■ Assignment ■
Restate word for word all of the lines below, with each image left out.

■ Stored data ■
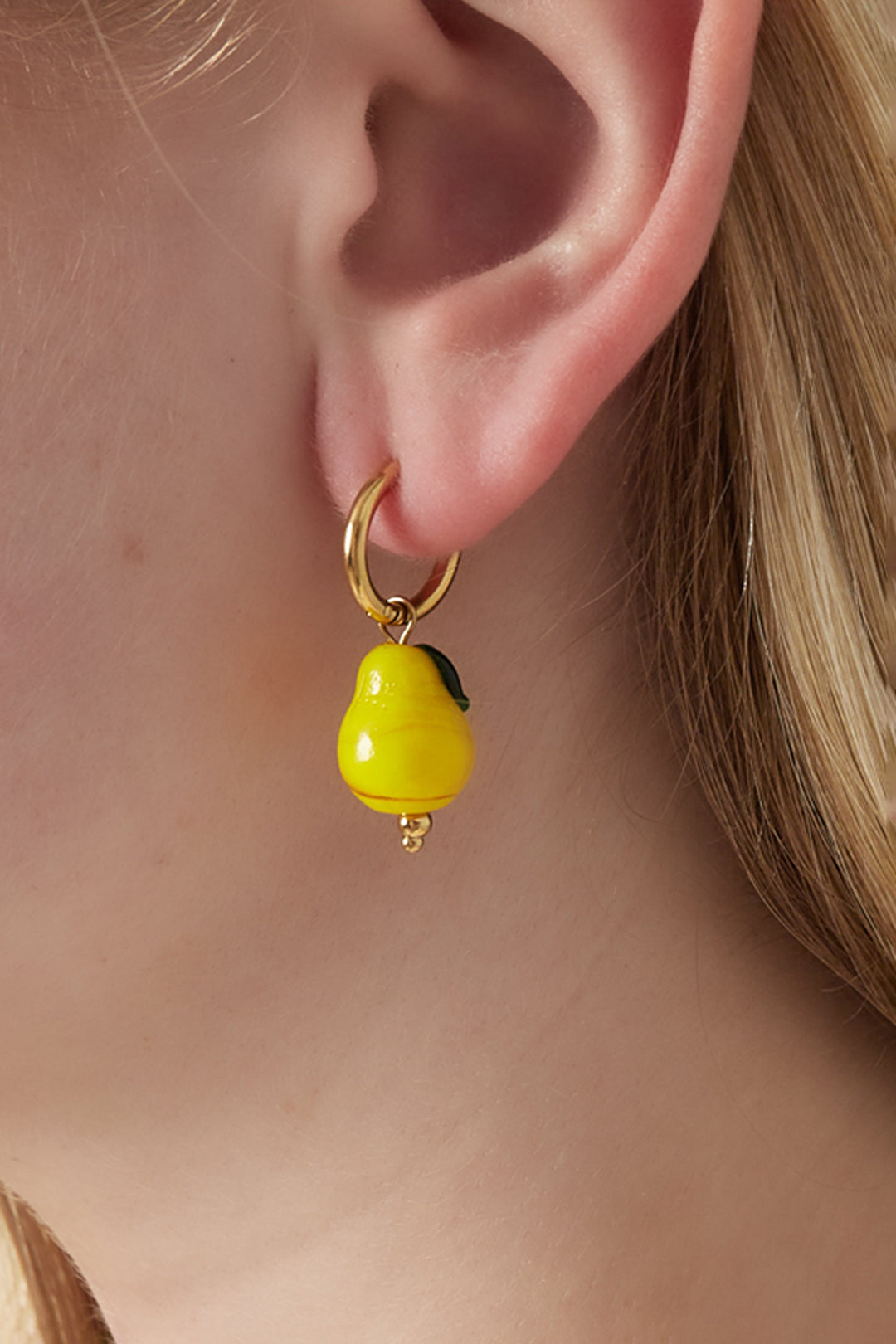 damen ohrringe birne emaille 14k | edelstahl vergoldet | gelb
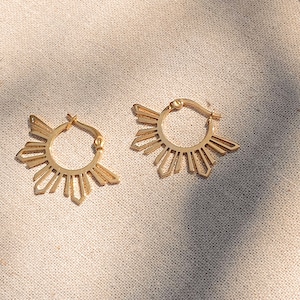 The Bayani Half Sun Hoop Earrings / Small / Gold / Filipina Small Half Sun Hoop Earrings/ Philippines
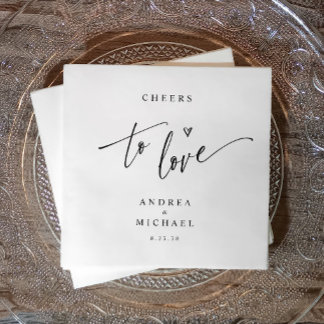 Modern Fun Casual Cheers to Love Wedding Cocktail Napkin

■ Answer to this exercise ■
 damen ohrringe birne emaille 14k | edelstahl vergoldet | gelb
 The Bayani Half Sun Hoop Earrings / Small / Gold / Filipina Small Half Sun Hoop Earrings/ Philippines
 Modern Fun Casual Cheers to Love Wedding Cocktail Napkin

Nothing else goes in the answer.